▶ Brano citato
----
Il vitigno - che, con poco più di 220 ettari occupa circa il 10% della superficie vitata della Vipava - è piuttosto duttile tanto che può essere vinificato in svariati modi, dando vita a diverse tipologie di vino, dagli spumanti a freschi vini fermi sino a quelli ottenuti con più o meno lunghe macerazioni sulle bucce.
I vini in degustazione guidata erano venticinque, quindici prodotti da Rebula in purezza e dieci frutto di blend tra Rebula ed altri vitigni (complessivamente abbiamo maggiormente apprezzato i primi), frutto di annate diverse e prodotti con differenti stili di vinificazione.


Ecco comunque una sintetica descrizione dei nostri preferiti:

Rebula in purezza

Posestvo Berce: Rebula Berce 2016
Le uve provengono da vigneti di trent’anni d’età, situati su suoli marnosi. Il vino s’affina per diciotto mesi in botti e sosta ulteriori quattro mesi in bottiglia. Si presenta con un color giallo carico. Molto interessante al naso, intenso ed elegante, complesso, con sentori d’uva e note di confetto. Dotato di buona struttura e con bella vena acida, lunga la sua persistenza. Elegante e complesso. E’ il vino che in assoluto ci è maggiormente piaciuto.

Posestvo Svetlik: Rebula Svetlik 2011
Da vigneti di 12 anni d’età, situati su Flisch e sedimenti morenici. Quattordici giorni di macerazione sulle bucce, due anni in botti da 25 ettolitri e due anni di bottiglia. Color arancione-ramato di buona intensità. Mediamente intenso al naso, elegante, presenta sentori di chinotto, di buccia d’uva ed ovviamente di note macerative. Sapido, asciutto, con spiccata nota tannica, bucci d’uva, frutta secca, lunga la persistenza.
----
▶ Elenco dei dati
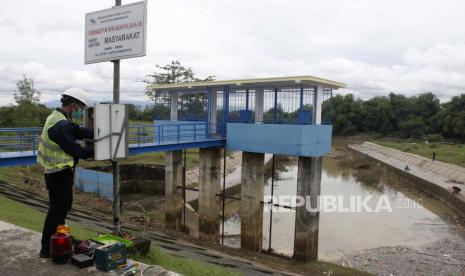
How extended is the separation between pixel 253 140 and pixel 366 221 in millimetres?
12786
----
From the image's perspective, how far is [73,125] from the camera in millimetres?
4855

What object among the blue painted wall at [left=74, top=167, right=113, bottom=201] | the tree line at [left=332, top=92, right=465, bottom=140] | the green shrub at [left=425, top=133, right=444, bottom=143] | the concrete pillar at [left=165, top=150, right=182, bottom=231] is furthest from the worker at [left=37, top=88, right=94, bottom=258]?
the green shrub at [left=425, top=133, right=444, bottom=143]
----
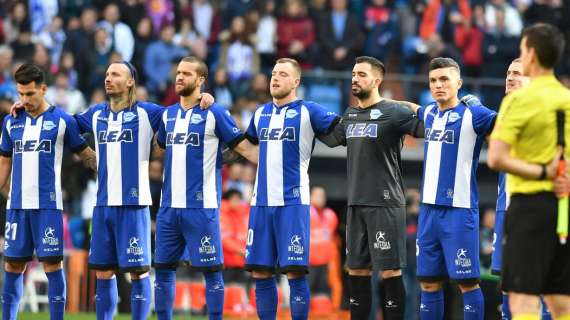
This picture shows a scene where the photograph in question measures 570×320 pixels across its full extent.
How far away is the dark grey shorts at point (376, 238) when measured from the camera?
----
▶ Consegne
**A.** Stabilisci se le affermazioni seguenti concordano con il brano sulla Rebula, rispondendo sì o no e citando alla lettera le parole decisive. (i) Il vitigno occupa circa il 10% della superficie vitata della Vipava. (ii) Nella degustazione guidata i vini da Rebula in purezza erano dieci. (iii) La Rebula Svetlik 2011 è rimasta un mese a macerare sulle bucce.
**B.** Prosegui il brano sulla Rebula a partire dalla sua ultima frase.
Il materiale riportato è indipendente dal brano sulla Rebula.

▶ Soluzioni in ordine
**A.**
(i) Sì: "occupa circa il 10% della superficie vitata della Vipava".
(ii) No: "quindici prodotti da Rebula in purezza".
(iii) No: "Quattordici giorni di macerazione sulle bucce".

**B.**
Kmetija Slavček: Rebula Reserva 2013
Suoli marnosi e vigneti di trentacinque anni d’età. Affinamento per due anni in barriques da 200 litri, per metà d’acacia e l’altra metà di rovere, segue un ulteriore anno in botti di rovere da 2.000 litri. Il colore è giallo carico-oro antico, con leggera velatura. Molto intenso al naso, elegante e complesso, vi si trovano note macerative e di fiori gialli; molto interessante. Asciutto con spiccate note tanniche e pronunciata vena acida, sentori di buccia di mela, lunga la persistenza.

Posestvo Svetlik: Rebula Svetlik  Selekcija 2012
I vigneti, di dodici anni d’età, si trovano su Flisch con sedimenti morenici. Quattordici giorni di macerazione sulle bucce, affinamento per tre anni in botti da 4,5 ettolitri e sosta per ulteriori tre anni in bottiglia. Color rame, intenso e luminoso. Discretamente intenso al naso, presenta note di frutta secca, miele di castagno ed accenni chinati. Intenso al palato, asciutto, tannico, con bella vena acida e lunga persistenza, sentori di buccia d’uva.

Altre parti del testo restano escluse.